7. Hypertensive Crisis • Complications • Myocardial infarction • Hypertensive encephalopathy • Left ventricular hypertrophy • Retinopathy • Cerebrovascular accident • Chronic renal failure • Aortic dissection

8. Hypertensive Crisis • Diagnosis • Not made on basis of BP alone • Rate of increase in BP is more important than absolute BP • Presentation • Varies depending on disease state • Textbook symptom is “BP >180/120” • Other symptoms: Back pain Neurologic deficits Chest pain Seizures Dyspnea Altered mental status

9. Hypertensive Crisis

10. Hypertensive Crisis • Prognosis • Mortality • Related to the degree of renal dysfunction and severity of retinopathy • Lowest survival is associated with renal insufficiency and severe hypertensive retinopathy • Renal insufficiency is the strongest predictor of mortality

11. Hypertensive Crisis: Treatment • Hypertensive urgency • Ideally managed by adjusting maintenance therapy, adding a new antihypertensive, or increasing the dose of a current medication • Preferred approach because it allows for a gradual decrease in BP • Rapid decreases in BP are discouraged due to potential risks • CVA, MI, acute kidney failure • Requires reduction in BP with oral meds over the course of several hours to several days

12. Hypertensive Crisis: Treatment • Hypertensive urgency cont. • Possible to use acute administration on short-acting oral agents, such as captopril, clonidine, or labetalol.

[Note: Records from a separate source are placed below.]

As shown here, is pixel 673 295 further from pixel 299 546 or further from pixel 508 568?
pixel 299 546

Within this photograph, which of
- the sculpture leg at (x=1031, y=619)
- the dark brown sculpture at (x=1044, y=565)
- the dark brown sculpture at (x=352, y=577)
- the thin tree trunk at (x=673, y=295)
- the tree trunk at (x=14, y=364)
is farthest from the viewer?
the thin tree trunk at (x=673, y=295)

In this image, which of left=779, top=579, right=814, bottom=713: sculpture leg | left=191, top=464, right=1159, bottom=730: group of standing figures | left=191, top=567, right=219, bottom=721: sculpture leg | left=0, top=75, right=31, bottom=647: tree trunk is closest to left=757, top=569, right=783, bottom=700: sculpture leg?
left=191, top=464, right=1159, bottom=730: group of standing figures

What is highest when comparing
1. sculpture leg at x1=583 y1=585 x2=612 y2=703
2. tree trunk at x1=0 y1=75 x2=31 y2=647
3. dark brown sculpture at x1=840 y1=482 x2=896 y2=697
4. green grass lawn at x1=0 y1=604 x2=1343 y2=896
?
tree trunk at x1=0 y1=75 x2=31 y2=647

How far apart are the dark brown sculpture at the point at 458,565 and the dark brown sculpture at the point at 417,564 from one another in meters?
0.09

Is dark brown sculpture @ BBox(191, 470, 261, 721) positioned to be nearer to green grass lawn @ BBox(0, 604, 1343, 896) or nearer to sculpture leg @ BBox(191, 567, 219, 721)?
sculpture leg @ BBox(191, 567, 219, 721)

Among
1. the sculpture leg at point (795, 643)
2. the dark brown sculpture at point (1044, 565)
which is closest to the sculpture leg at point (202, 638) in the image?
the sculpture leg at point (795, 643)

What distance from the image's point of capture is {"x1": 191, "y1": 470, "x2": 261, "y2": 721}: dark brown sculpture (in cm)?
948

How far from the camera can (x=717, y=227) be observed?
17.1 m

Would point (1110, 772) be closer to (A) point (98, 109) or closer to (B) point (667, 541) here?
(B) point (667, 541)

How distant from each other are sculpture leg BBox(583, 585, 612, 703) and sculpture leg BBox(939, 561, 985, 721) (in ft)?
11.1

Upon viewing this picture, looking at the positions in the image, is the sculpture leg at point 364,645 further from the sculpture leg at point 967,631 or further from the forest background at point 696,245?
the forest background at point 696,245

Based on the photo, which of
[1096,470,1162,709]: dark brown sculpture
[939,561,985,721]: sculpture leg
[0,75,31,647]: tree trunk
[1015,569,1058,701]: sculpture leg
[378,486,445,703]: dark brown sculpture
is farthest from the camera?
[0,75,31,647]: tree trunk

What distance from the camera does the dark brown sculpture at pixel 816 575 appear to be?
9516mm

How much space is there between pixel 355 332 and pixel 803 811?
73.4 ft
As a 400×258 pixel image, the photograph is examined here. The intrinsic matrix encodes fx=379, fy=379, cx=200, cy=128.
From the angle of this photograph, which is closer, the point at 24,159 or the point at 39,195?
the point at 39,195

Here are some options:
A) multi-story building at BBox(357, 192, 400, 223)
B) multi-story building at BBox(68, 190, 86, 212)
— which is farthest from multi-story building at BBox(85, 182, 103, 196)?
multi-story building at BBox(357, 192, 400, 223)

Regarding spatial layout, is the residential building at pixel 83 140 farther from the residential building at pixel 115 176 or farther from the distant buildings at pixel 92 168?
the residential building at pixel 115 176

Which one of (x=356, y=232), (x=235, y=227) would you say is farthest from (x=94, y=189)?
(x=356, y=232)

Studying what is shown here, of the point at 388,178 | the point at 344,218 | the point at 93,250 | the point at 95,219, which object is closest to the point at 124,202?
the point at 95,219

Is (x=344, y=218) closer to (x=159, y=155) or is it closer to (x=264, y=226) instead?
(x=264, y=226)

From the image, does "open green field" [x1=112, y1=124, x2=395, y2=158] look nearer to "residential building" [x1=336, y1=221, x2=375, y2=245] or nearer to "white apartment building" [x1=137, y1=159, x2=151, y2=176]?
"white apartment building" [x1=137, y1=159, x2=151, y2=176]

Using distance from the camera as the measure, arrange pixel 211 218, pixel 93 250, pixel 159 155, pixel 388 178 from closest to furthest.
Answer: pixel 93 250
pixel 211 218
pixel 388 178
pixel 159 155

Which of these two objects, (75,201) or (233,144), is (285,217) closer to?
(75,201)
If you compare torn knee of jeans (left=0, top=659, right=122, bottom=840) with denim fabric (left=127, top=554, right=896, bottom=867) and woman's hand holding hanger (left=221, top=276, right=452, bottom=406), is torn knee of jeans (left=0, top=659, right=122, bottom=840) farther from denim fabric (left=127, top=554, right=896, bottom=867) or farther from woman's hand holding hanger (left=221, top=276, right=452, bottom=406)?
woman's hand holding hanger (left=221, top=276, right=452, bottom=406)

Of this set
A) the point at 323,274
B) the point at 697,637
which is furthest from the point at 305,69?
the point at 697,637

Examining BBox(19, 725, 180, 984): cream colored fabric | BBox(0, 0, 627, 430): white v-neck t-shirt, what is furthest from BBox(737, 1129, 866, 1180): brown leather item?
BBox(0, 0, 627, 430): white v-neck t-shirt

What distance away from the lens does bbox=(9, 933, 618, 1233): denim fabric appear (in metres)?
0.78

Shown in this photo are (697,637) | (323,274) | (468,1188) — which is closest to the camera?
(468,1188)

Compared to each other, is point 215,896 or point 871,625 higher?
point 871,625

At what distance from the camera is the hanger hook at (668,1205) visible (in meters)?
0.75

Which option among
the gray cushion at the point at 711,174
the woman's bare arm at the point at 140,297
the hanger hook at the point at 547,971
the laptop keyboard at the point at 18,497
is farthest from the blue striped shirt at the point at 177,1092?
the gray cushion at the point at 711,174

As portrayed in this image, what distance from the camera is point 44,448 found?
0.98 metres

And carefully monitor the patient • Lacking data to support

13. Hypertensive Crisis: Treatment • Hypertensive emergency • Target organ damage • Require parenteral therapy • The goal is not to lower BP to less than 140/90 • Initial target is a reduction in Mean Arterial Pressure of up to 25% within minutes to hours • Once stable, BP can then be reduced to 160/100 – 160/110 within the next 2 to 6 hours • If taper is tolerated, more reduction can be made over the next 24 to 48 hours • Slow approach is due to the risk of end-organ ischemia or infarction • There is one exception to this approach • Patients presenting with acute ischemic stroke • Elevated BP is required for an extended period of time

14. Hypertensive Crisis: Treatment

15. Brain Natriuretic Peptide • BNP is a hormone secreted by the heart ventricles • Secreted in response to stretching of cardiomyocytes • Systemically, BNP decreases vascular resistance and central venous pressure • It also increases netriuresis • The net effect is a decrease in blood volume, which in turn lowers systemic blood pressure and afterload • This helps increase cardiac output (increased ejection fraction

16. Brain Natriuretic Peptide • Significance • Used for screening and diagnostic purposes • Acute decompensated heart failure • Higher levels have been associated with worse prognosis • Unfortunately, there is no clearly defined level which separates patients with or without heart failure • CHF patients – BNP is typically >100pg/mL • Diagnostic gray area in the 100-500pg/mL range • Many studies have been designed to test the significance of BNP in various disease states

17. Brain Natriuretic Peptide • Studies • BNP demonstrated to increase during acute decompensated heart failure and ACS • Result of direct myocyte injury from pressure or volume overload • Release of BNP results in improved myocardial relaxation • Also serves a regulatory role in response to acute increases in ventricular vol. • Opposes vasoconstriction, Na+ retention, and antidiuretic effect of the RAAS

18. Di Somma, et al. High Blood Pressure & Cardiovascular Prevention. January 1 2008, Vol. 15. 1: 23-28 STUDY 1: Elevated B-Type Natriuretic Peptide Blood Levels During Hypertensive Crisis

19. Study 1 • Observational study • Objectives • Assess the role of BNP in the course of hypertensive crisis • Evaluate the possible role of BNP in the differential diagnosis between HE or HU • Investigate the relationship between BNP concentration and BP acute burden with consequent myocardial ischemia or brain damage

20. Study 1 • Rationale • Recent studies found increased levels of BNP in hypertensive crisis compared with patients with normal BP • Studies had also demonstrated increased BNP associated with heart strain due to acute increased after load (as in HE)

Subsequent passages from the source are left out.